■ **EXERCISE GOAL**:
In the text on choosing mathematics materials for gifted pupils, write out everything from "Since the launch" down to "plan their work.".

■ **TEXT SHOWN**:
---

Since the launch of the National Numeracy Strategy and Key Stage 3 Strategy, most teachers use the appropriate Framework for teaching mathematics to plan their work.

When choosing materials for gifted pupils, it is important to be aware of three characteristics of mathematics and the way pupils learn mathematics:

multi-step learning
although school mathematics is frequently taught as a collection of separate one-step skills or routines, genuine mathematical problems are typically multi-step, with would-be-solvers required to identify a number of intermediate stepping stones that allow them to proceed from what is given to what is sought. The relevant techniques have to be identified by the solver, and then marshalled in an appropriate way to achieve a solution. Therefore if a mathematical subject is to be appropriate for gifted pupils, it has to naturally give rise to a rich source of problems which require the integration of separate basic steps to analyse and solve

making connections
the essence of mathematics lies in the links and connections between apparently distinct themes. Therefore pupils should experience mathematics as a subject based on relations, rather than consisting of many unrelated rules, methods and problems. Here the teacher's contribution is crucial, as it is not easy for a pupil to stand back in the middle of tackling a problem, or group of problems, and to look for connections. The realisation that new problems or methods are often more (and sometimes less!) familiar than they seem is a fundamental insight that gifted pupils need to experience regularly

proof
the connections between different parts of elementary mathematics, or between what is given and what is sought in a particular problem, point to a more fundamental principle -- the notion that such connections have a logical basis and so must be established by exact calculation, or proof. At first, such connections may only be vaguely perceived -- perhaps on the basis of a few examples. Pupils are then faced with the question of whether or not something that seems to be true is really true. Such situations should be used to underline the notion of mathematics as 'the science of exact calculation'. An understanding of the need for proof has to be cultivated, and its mastery in simple situations requires practice. Pupils need to understand clearly that in mathematics -- and in particular in school mathematics -- it is exact calculation, or proof, which is the final arbiter of correctness, or truth.

---

■ **DATASET ENTRIES**:
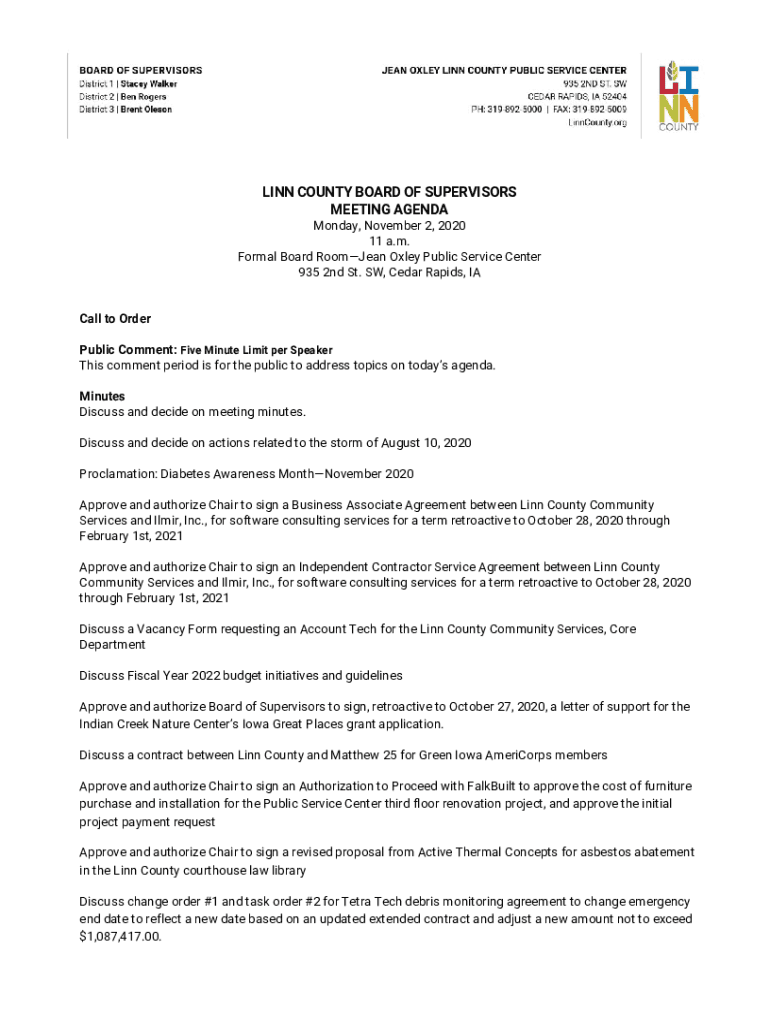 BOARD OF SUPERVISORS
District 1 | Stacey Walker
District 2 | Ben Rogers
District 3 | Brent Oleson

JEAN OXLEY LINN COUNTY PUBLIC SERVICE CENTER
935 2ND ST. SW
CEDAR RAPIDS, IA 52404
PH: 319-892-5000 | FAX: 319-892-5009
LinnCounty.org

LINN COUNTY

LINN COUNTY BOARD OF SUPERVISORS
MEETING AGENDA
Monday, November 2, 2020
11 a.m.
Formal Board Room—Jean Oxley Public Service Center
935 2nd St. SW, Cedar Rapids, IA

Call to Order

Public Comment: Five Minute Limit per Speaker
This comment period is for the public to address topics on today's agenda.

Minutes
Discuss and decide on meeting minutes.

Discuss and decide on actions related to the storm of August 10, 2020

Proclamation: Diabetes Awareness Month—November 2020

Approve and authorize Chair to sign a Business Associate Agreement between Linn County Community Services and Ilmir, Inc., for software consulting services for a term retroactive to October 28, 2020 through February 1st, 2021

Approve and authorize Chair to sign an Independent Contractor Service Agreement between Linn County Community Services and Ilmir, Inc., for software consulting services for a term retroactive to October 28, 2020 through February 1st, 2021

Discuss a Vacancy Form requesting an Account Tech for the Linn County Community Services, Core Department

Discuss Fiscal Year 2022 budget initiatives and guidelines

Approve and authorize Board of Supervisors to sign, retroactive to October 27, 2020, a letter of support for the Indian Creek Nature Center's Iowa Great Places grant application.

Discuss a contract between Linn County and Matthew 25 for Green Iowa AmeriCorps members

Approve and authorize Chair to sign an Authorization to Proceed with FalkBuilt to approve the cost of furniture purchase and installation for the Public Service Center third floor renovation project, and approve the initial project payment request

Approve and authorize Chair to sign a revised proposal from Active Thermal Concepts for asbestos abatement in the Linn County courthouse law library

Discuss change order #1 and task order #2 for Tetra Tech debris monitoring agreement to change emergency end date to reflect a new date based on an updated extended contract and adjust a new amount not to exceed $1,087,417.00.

---

■ **TASK OUTPUT**:
Since the launch of the National Numeracy Strategy and Key Stage 3 Strategy, most teachers use the appropriate Framework for teaching mathematics to plan their work.